» **GIVEN TEXT**
| ← 48 | 49 | 50 → |
- Cardinal: forty-nine
- Ordinal: 49th (forty-ninth)
- Factorization: 7^{2}
- Divisors: 1, 7, 49
- Greek numeral: ΜΘ´
- Roman numeral: XLIX, xlix
- Binary: 110001_{2}
- Ternary: 1211_{3}
- Senary: 121_{6}
- Octal: 61_{8}
- Duodecimal: 41_{12}
- Hexadecimal: 31_{16}

= 49 (number) =

49 (forty-nine) is the natural number following 48 and preceding 50.

==In mathematics==
49 is the square of the prime number seven. It appears in the Padovan sequence.

Along with the number that immediately derives from it, 77, 49 is the only number under 100 whose home prime is unknown (as of 2026). 49 is the smallest discriminant of a totally real cubic field.

=== Reciprocal ===

The fraction 1/49 is a repeating decimal with a period of 42:

1/49 = 0̅.̅ (42 digits repeat)

» **WHAT YOU WILL DO**
Copy the entire text about the number 49 above, reproducing every line without any change.

» **DATA SECTION**
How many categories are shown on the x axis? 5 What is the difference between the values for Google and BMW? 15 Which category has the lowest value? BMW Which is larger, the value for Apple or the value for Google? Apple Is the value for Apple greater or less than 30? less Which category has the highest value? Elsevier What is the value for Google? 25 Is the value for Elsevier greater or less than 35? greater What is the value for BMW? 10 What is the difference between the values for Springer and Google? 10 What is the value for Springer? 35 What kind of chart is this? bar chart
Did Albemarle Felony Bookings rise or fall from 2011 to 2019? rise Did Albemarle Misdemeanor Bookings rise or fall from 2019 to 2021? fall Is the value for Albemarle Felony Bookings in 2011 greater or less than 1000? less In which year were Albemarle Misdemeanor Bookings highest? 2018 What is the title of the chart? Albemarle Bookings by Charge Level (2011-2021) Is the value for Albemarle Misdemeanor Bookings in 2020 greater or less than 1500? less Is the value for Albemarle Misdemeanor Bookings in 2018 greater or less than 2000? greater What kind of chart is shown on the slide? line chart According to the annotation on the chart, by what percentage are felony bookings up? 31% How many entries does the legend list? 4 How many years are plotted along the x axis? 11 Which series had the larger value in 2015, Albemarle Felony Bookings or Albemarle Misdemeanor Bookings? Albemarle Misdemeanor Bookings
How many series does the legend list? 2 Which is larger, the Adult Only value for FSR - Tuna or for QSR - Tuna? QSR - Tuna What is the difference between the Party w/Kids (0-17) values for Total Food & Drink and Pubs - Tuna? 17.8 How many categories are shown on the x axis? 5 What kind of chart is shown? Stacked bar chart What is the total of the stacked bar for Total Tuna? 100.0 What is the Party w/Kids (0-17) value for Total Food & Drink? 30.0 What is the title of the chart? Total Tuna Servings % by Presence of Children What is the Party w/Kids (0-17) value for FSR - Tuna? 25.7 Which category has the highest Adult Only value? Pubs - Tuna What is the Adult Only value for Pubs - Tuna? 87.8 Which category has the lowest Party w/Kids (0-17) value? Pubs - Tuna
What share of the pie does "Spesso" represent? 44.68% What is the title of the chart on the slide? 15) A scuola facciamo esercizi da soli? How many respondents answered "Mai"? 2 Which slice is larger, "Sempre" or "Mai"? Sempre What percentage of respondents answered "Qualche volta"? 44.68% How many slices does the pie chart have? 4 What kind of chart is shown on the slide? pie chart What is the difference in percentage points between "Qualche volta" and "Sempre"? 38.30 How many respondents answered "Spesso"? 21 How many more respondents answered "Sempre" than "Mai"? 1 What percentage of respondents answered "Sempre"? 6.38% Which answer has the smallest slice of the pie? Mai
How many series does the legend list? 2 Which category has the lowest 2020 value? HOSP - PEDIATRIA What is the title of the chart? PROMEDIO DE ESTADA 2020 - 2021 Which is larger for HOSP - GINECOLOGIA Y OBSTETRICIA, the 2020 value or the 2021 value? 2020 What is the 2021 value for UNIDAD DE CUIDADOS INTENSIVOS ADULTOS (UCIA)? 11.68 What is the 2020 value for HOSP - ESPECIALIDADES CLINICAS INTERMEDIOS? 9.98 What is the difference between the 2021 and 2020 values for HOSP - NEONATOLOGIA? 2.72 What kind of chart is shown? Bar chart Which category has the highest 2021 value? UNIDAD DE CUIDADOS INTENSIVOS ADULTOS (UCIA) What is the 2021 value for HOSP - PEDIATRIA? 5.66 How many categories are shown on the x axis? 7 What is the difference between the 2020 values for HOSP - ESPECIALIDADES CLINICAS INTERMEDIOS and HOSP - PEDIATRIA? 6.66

» **ANSWER SECTION**
| ← 48 | 49 | 50 → |
- Cardinal: forty-nine
- Ordinal: 49th (forty-ninth)
- Factorization: 7^{2}
- Divisors: 1, 7, 49
- Greek numeral: ΜΘ´
- Roman numeral: XLIX, xlix
- Binary: 110001_{2}
- Ternary: 1211_{3}
- Senary: 121_{6}
- Octal: 61_{8}
- Duodecimal: 41_{12}
- Hexadecimal: 31_{16}

= 49 (number) =

49 (forty-nine) is the natural number following 48 and preceding 50.

==In mathematics==
49 is the square of the prime number seven. It appears in the Padovan sequence.

Along with the number that immediately derives from it, 77, 49 is the only number under 100 whose home prime is unknown (as of 2026). 49 is the smallest discriminant of a totally real cubic field.

=== Reciprocal ===

The fraction 1/49 is a repeating decimal with a period of 42:

1/49 = 0̅.̅ (42 digits repeat)